Kepala Bidang Humas Kombes Pol. Ibrahim Tompo saat memberikan keterangan pers terkait kasus arisan bodong. (Foto: Azis Zulkarnaen/RRI).

KBRN, Bandung: Polda Jawa Barat menetapkan dua tersangka dalam kasus arisan bodong, yang merugikan para korban warga Kabupaten Sumedang dan Kabupaten Bandung hingga Rp.21 miliar.

Setelah meminta keterangan 20 orang saksi, penyidik Ditreskrimum Polda Jawa Barat menetapkan dan mengamankan tersangka yang merupakan suami istri.

"Ditetapkan dua orang tersangka, MAW dan HTP, sekarang sudah dilakukan pemeriksaan 20 orang saksi korban, kemudian tiga saksi dari pihak bank sebagai saksi ahli, saksi ahli pidana dan saksi ahli UU ITE," kata Kabid Humas Polda Jabar, Kombes Ibrahim Tompo, di Mapolda Jabar, Jumat (11/3/2022).

Ibrahim mengungkapkan, korban dari arisan bodong diperkirakan mencapai 150 orang.
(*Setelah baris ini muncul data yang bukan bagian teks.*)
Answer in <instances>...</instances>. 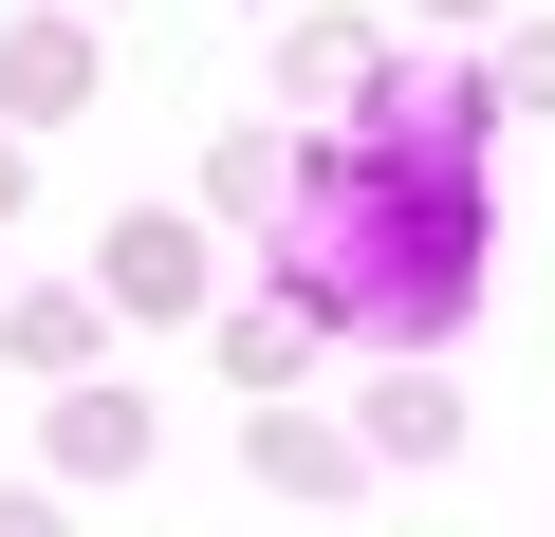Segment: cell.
<instances>
[{"label":"cell","mask_w":555,"mask_h":537,"mask_svg":"<svg viewBox=\"0 0 555 537\" xmlns=\"http://www.w3.org/2000/svg\"><path fill=\"white\" fill-rule=\"evenodd\" d=\"M481 93L463 75H408L389 112H371V149L352 167H315V316H352V334H389V353H426L463 297H481Z\"/></svg>","instance_id":"obj_1"}]
</instances>
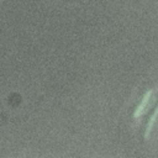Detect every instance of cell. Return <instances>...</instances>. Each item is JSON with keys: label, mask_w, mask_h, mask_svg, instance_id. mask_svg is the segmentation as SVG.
I'll return each mask as SVG.
<instances>
[{"label": "cell", "mask_w": 158, "mask_h": 158, "mask_svg": "<svg viewBox=\"0 0 158 158\" xmlns=\"http://www.w3.org/2000/svg\"><path fill=\"white\" fill-rule=\"evenodd\" d=\"M151 95H152V90H148V91L144 94V96L142 98V100H141L139 105L137 106V109H136V110H135V112H133V116H135V117H138V116L142 114V111H143V109L146 107V105H147V102H148V100H149Z\"/></svg>", "instance_id": "obj_1"}, {"label": "cell", "mask_w": 158, "mask_h": 158, "mask_svg": "<svg viewBox=\"0 0 158 158\" xmlns=\"http://www.w3.org/2000/svg\"><path fill=\"white\" fill-rule=\"evenodd\" d=\"M157 116H158V104L156 105V107H154V110H153V112H152V115H151V117L148 118V122H147V125H146L144 138H148V135H149V132H151V128H152L153 122H154V120H156Z\"/></svg>", "instance_id": "obj_2"}]
</instances>
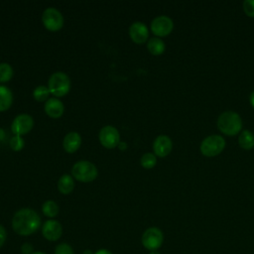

Sejauh ini, kata Ibrahim, baru 98 orang yang melakukan laporan polisi.

Korban 150 orang namun yang berhasil dihimpun kurang 98 orang dan sampai, barang bukti diamankan 7 item, berupa bukti transfer, screen shot, mobil, buku tabungan, tv, dan buku rekening," ungkapnya.

Dua tersangka dipersangkakan dengan pasal berbeda. MAW dipersangkakan pasal 378 dan 372 KUHP dilapis pasal 28 ayat 1 nomor UU 19 tahun 2016, tentang perubahan UU 11 tahun 2008 tentang ITE, kemudian dilapis Pasal 3 dan 4 UU RI nomor 8 tahun 2010 tentang pencegahan dan pemberantasan tindak pidana pencucian uang.

Penyidik juga bakal mendalami aliran dana yang digunakan tersangka dalam arisan bodong tersebut.

Sementara salah seorang korban Intan mengakui merugi hingga Rp.700 juta. Uang tersebut merupakan milik ratusan nasabahnya, yang menitip untuk diinvestasikan di arisan tersebut.

"Saya bingung gimana mengembalikan uang mereka. Masalah pengembalian uang juga belum jelas,"ucap dia.